My music and depression

I always liked playing music, first listen to the radio, then creating my own music collection, first on tape, copying from the radio and then, yes, records, vinyl. And right now I have a vast collection of MP3 files, as far as I know more than 20,000.

And I always wanted to play music, but never really got started. I don’t know exactly why, as I think I have feeling for it. Right now my budget is stopping me, as I wanted to learn to play drums, but I can’t afford a drum set.

And again, I don’t really feel like writing, but I just want to write a short note, a reminder. And while writing I realize that my current depression period, my period of feeling bad and paralyzed, may be coming to an end, fortunately.

Ah, yes, I wanted to be famous, as an actor, or with music, or both. And rich. And what made me start this post was that I just read about the life of Annie Lennox in Wikipedia:

Personal life

Lennox has been married three times. Her first marriage, from 1984 to 1985, was to German Hare Krishna devotee Radha Raman.[88] From 1988 to 2000, she was married to Israeli film and record producer Uri Fruchtmann.[89] The couple have two daughters, Lola and Tali. A son, Daniel, was stillborn in 1988. On 15 September 2012, Lennox married Mitch Besser, in London in a private ceremony.

In September 2012, Lennox featured in Series 9 of the BBC’s Who Do You Think You Are?, in which she discovered that her great-great-grandmother Jessie Fraser worked, at the age of 13, at the Broadford Flax Mill in Aberdeen. Her maternal grandmother, Dora Paton, was a dairy maid at the Balmoral Royal Estate and her maternal grandfather, William Ferguson, was a gamekeeper also at Balmoral, who on one occasion danced with the then queen consort of the United Kingdom, Elizabeth Bowes-Lyon.

Both of Lennox’s parents died of cancer.

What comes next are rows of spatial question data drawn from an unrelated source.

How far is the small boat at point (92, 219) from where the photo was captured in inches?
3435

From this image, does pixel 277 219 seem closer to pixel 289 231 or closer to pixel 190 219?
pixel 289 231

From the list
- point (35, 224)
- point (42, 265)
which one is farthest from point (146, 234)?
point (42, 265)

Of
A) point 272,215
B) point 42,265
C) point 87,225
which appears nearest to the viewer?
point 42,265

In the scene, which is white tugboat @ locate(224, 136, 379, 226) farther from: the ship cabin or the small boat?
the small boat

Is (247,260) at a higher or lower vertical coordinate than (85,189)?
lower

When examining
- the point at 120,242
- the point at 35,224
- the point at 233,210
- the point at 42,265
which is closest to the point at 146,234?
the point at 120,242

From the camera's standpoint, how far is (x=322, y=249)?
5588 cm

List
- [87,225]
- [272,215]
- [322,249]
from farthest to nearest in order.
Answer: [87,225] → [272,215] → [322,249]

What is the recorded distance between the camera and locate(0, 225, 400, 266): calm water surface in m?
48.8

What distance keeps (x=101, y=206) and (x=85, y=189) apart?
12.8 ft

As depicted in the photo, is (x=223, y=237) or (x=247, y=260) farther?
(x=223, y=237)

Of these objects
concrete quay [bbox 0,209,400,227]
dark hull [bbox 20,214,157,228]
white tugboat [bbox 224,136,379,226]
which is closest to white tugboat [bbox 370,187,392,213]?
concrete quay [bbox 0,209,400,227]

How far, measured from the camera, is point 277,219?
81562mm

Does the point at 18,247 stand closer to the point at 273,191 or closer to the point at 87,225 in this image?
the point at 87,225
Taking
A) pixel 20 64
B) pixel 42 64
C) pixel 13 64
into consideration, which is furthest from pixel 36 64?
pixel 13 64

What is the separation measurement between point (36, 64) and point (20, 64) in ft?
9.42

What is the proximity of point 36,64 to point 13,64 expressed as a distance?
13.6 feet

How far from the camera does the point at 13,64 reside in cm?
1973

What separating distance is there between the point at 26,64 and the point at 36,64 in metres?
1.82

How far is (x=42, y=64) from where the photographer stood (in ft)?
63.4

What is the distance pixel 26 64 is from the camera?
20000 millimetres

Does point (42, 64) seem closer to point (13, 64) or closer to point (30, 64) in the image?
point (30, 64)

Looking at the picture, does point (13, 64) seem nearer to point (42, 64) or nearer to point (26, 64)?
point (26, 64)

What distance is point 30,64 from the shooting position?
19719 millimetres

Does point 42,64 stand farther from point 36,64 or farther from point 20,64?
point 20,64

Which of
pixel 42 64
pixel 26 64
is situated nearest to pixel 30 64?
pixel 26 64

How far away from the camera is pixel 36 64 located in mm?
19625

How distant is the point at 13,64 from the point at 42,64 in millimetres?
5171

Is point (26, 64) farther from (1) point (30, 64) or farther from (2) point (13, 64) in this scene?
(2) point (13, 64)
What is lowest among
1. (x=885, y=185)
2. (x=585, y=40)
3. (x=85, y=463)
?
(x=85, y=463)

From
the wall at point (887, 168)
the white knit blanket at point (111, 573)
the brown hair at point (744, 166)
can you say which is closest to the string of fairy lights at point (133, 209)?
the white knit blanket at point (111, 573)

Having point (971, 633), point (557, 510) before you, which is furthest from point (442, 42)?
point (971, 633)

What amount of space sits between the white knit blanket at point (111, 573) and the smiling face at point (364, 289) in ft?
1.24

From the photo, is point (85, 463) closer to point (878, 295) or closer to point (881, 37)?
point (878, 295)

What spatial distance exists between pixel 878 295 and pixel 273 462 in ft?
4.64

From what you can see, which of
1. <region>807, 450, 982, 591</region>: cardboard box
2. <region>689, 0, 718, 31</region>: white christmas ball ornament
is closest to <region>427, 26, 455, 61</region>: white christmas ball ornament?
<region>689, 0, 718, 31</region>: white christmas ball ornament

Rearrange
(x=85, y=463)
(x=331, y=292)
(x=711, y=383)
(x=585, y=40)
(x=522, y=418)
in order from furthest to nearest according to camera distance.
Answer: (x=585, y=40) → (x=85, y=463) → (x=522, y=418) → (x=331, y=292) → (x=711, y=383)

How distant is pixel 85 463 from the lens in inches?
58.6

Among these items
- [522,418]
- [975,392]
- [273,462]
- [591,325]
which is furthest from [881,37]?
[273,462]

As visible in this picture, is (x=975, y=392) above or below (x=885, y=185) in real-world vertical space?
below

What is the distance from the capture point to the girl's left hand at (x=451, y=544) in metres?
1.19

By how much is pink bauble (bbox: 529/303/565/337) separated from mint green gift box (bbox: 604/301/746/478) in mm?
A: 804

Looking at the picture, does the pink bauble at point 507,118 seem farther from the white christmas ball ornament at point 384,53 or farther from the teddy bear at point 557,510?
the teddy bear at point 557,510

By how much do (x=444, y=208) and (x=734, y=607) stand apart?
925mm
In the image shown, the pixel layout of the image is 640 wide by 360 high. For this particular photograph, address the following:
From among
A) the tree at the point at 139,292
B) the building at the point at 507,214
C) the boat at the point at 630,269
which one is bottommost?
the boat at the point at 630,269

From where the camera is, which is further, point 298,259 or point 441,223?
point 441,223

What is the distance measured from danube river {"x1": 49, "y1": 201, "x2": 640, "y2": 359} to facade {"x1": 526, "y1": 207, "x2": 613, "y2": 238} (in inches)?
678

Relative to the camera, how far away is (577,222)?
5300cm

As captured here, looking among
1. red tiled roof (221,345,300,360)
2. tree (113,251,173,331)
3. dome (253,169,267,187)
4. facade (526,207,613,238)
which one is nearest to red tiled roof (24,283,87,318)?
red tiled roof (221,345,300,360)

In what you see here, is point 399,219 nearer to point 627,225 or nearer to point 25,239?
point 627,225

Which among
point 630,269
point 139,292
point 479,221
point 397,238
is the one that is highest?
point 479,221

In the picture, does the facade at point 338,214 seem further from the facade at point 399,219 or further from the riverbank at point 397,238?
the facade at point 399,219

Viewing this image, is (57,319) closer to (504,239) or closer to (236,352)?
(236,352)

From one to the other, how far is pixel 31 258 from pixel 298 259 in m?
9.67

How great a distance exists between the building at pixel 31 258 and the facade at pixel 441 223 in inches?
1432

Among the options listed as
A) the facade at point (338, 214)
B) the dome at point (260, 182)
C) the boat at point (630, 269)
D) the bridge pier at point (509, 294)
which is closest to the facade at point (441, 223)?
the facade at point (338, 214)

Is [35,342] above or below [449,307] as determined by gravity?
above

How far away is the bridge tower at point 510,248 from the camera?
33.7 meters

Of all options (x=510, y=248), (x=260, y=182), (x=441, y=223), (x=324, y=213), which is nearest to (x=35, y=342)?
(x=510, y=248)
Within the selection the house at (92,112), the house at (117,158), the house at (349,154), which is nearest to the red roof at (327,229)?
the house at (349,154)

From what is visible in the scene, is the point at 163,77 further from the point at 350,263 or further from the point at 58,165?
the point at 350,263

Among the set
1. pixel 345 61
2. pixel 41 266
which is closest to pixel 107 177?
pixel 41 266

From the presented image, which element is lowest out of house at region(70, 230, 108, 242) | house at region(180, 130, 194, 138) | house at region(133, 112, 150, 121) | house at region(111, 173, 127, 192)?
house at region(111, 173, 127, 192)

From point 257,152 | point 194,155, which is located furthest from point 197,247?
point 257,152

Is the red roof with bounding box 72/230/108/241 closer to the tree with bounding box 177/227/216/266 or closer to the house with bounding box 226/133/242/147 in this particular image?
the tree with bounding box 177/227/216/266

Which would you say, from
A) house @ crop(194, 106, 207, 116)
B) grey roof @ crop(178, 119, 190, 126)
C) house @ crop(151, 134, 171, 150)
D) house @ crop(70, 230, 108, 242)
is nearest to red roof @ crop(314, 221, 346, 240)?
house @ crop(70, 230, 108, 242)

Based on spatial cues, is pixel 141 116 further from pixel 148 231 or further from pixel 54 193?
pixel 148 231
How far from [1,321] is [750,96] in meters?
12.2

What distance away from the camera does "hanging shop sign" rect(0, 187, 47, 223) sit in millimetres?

Lennox is an agnostic and a feminist. In the 2010 Sunday Times Rich List of British millionaires from the world of music, Lennox was estimated to have a fortune of £30 million.

And I often feel bad, because I don’t have and had the love life I wanted and still want and I am not good in earning anymore and such. And I don’t really have money anymore. So I often look up to rich and famous people. And this one paragraph in Wikipedia made me realize the life of Annie Lennox also had and probably still has, some deep downs, like also not managing to have the relationship she always dreamed of. Quite some statements: been married three times, a stillborn son, both her parents died of cancer. And some more stuff about her working as a bar maid and such in early life and apparently not knowing what to do with her life after study.

So yeah, it seems we all have our struggles and losses and things. Can money and fame ever replace a stillborn son or broken marriages?